╭─ Source data

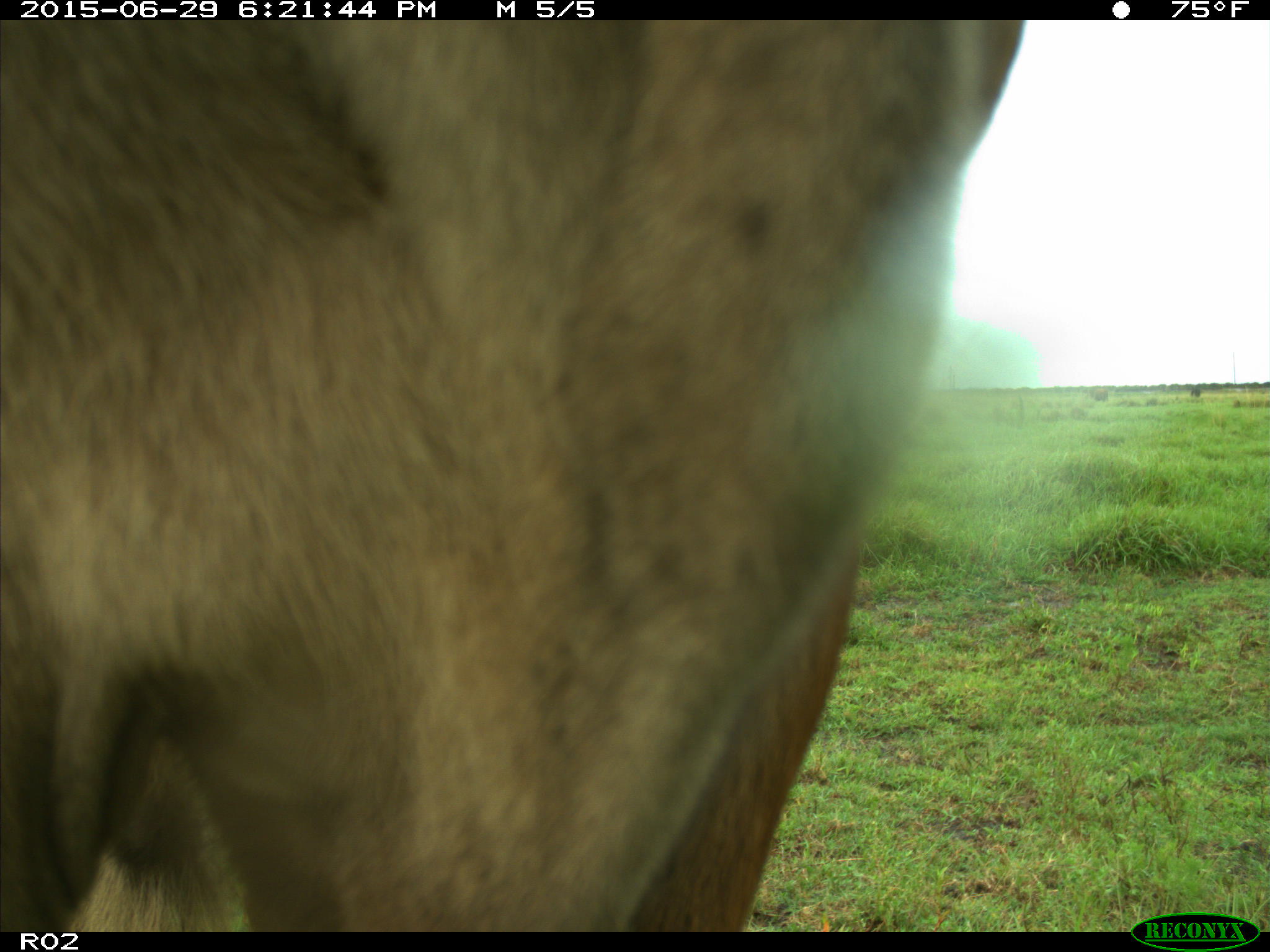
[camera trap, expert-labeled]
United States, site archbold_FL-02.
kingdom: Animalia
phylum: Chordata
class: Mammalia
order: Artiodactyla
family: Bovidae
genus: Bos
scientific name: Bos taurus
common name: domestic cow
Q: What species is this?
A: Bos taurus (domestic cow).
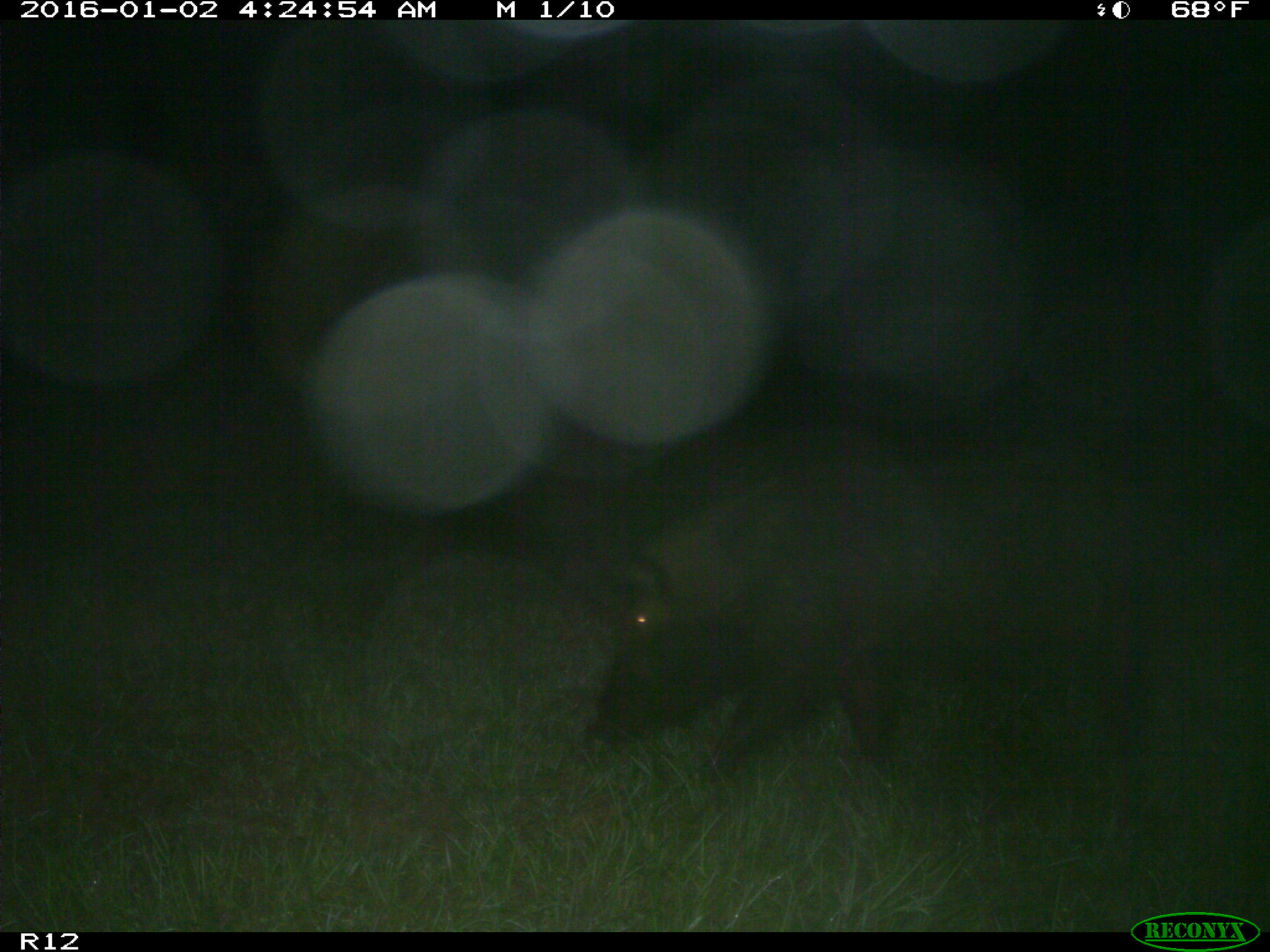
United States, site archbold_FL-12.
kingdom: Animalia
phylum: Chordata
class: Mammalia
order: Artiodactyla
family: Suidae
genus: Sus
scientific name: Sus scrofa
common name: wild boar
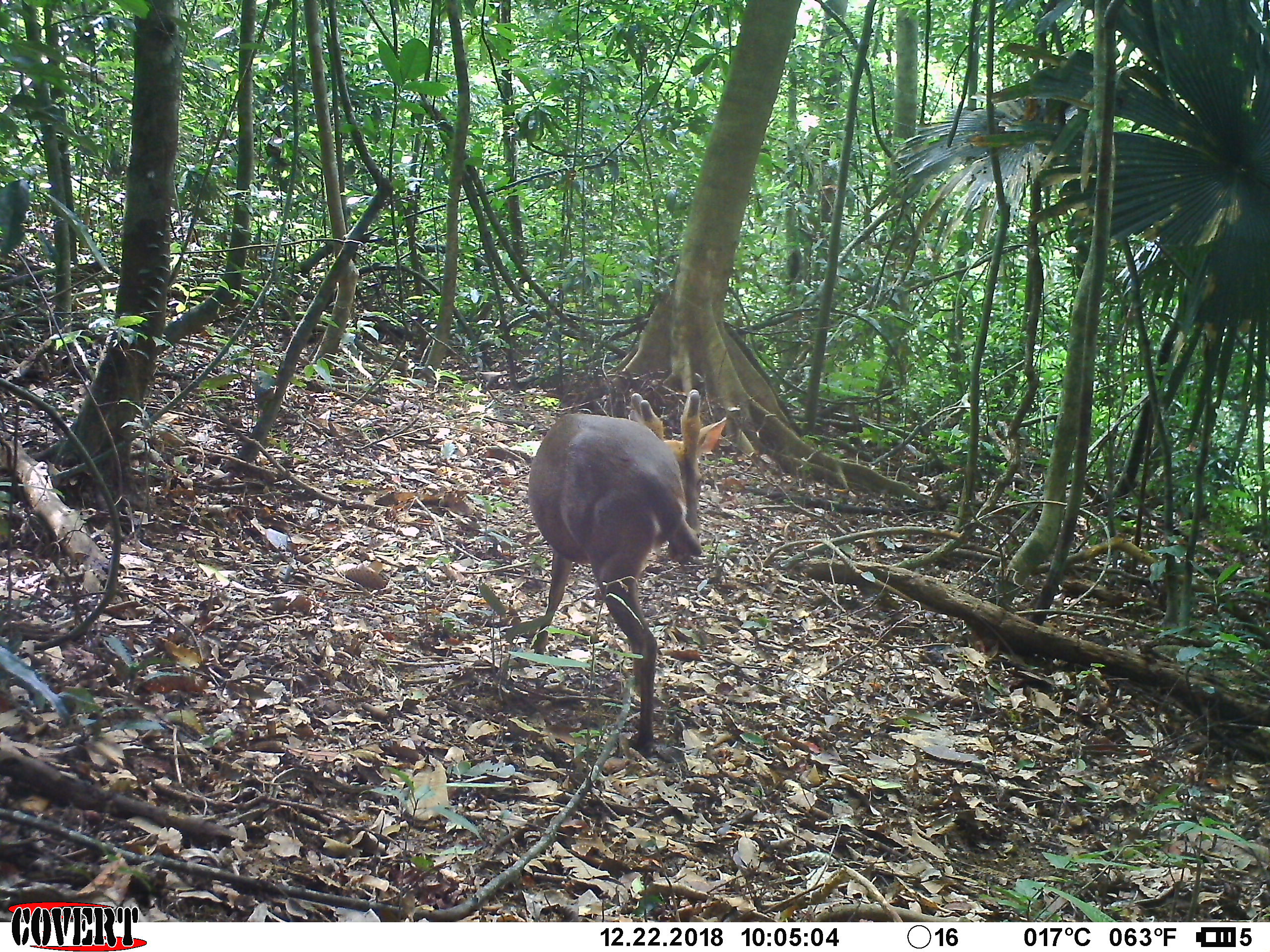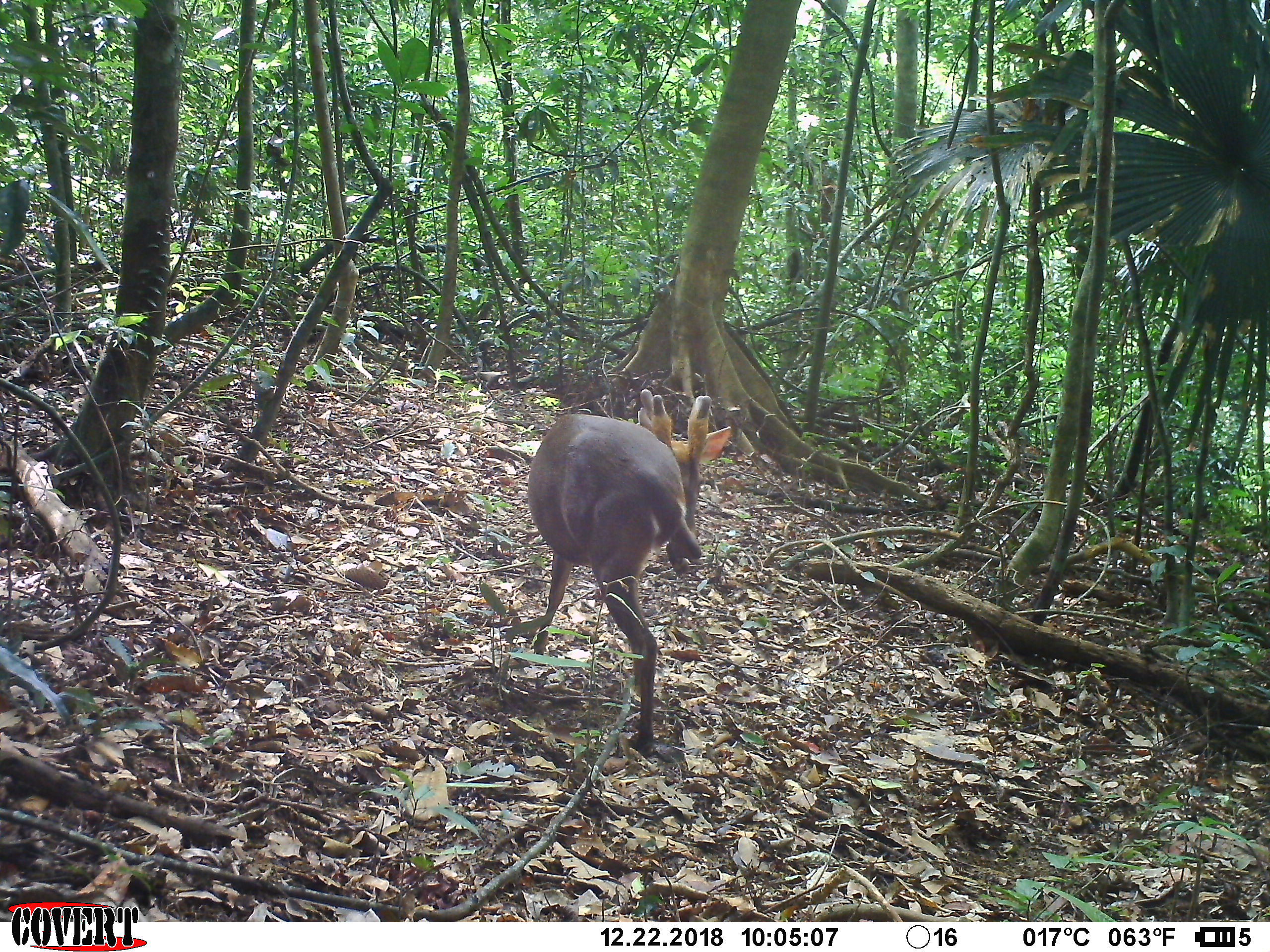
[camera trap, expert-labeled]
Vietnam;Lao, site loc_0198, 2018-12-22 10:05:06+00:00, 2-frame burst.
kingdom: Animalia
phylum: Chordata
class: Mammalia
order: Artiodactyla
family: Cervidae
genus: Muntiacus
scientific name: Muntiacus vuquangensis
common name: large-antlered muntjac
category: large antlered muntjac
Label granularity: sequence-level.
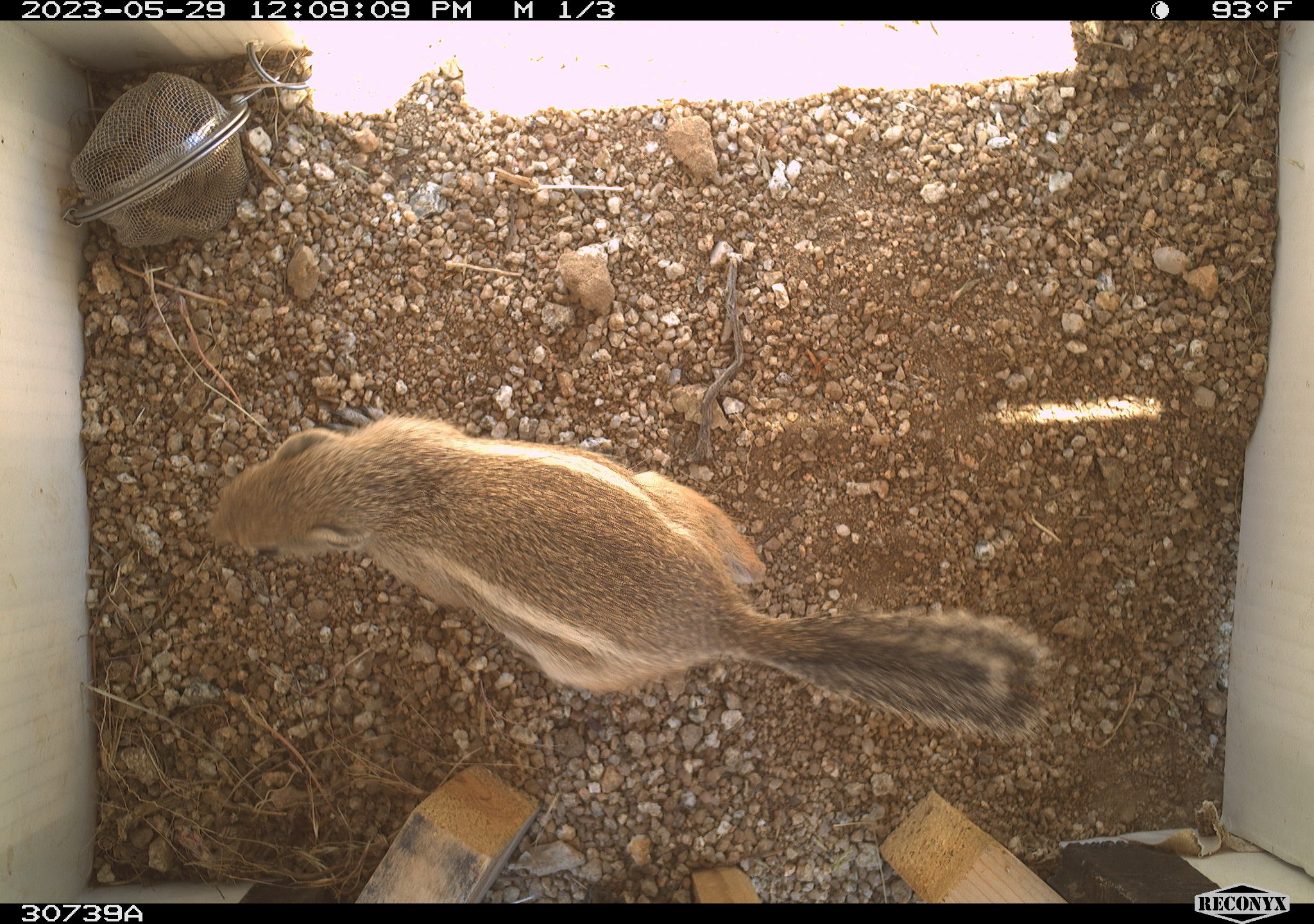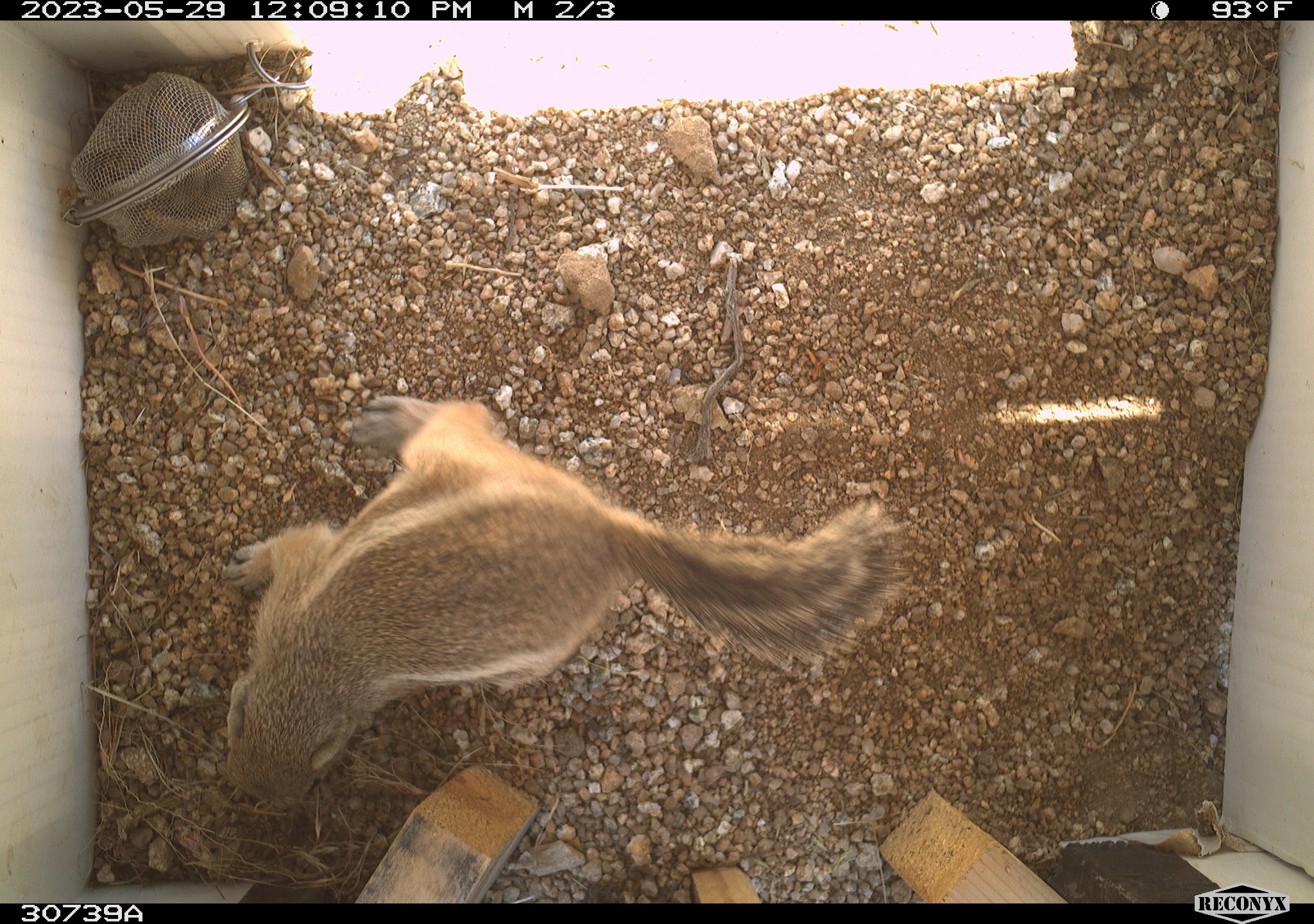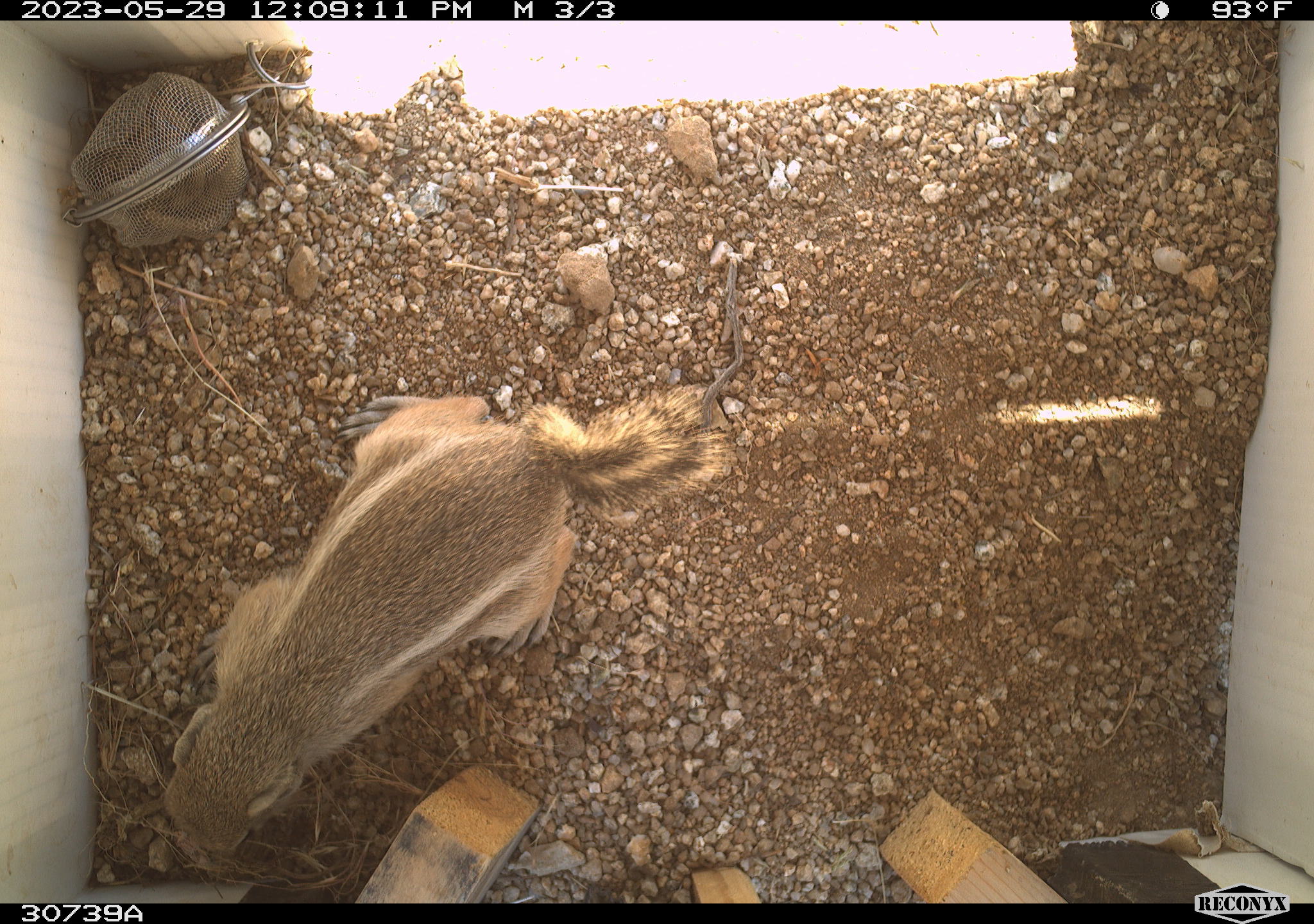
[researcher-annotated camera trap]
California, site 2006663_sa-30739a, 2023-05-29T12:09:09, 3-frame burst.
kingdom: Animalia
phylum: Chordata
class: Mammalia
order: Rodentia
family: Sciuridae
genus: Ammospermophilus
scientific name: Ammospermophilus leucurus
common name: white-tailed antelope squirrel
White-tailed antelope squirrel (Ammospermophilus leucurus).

╰─

▸ **Action item**
Return the full listing above verbatim, please, but without its images.

▸ **Written answer**
[camera trap, expert-labeled]
United States, site archbold_FL-02.
kingdom: Animalia
phylum: Chordata
class: Mammalia
order: Artiodactyla
family: Bovidae
genus: Bos
scientific name: Bos taurus
common name: domestic cow
Q: What species is this?
A: Bos taurus (domestic cow).
United States, site archbold_FL-12.
kingdom: Animalia
phylum: Chordata
class: Mammalia
order: Artiodactyla
family: Suidae
genus: Sus
scientific name: Sus scrofa
common name: wild boar
[camera trap, expert-labeled]
Vietnam;Lao, site loc_0198, 2018-12-22 10:05:06+00:00, 2-frame burst.
kingdom: Animalia
phylum: Chordata
class: Mammalia
order: Artiodactyla
family: Cervidae
genus: Muntiacus
scientific name: Muntiacus vuquangensis
common name: large-antlered muntjac
category: large antlered muntjac
Label granularity: sequence-level.
[researcher-annotated camera trap]
California, site 2006663_sa-30739a, 2023-05-29T12:09:09, 3-frame burst.
kingdom: Animalia
phylum: Chordata
class: Mammalia
order: Rodentia
family: Sciuridae
genus: Ammospermophilus
scientific name: Ammospermophilus leucurus
common name: white-tailed antelope squirrel
White-tailed antelope squirrel (Ammospermophilus leucurus).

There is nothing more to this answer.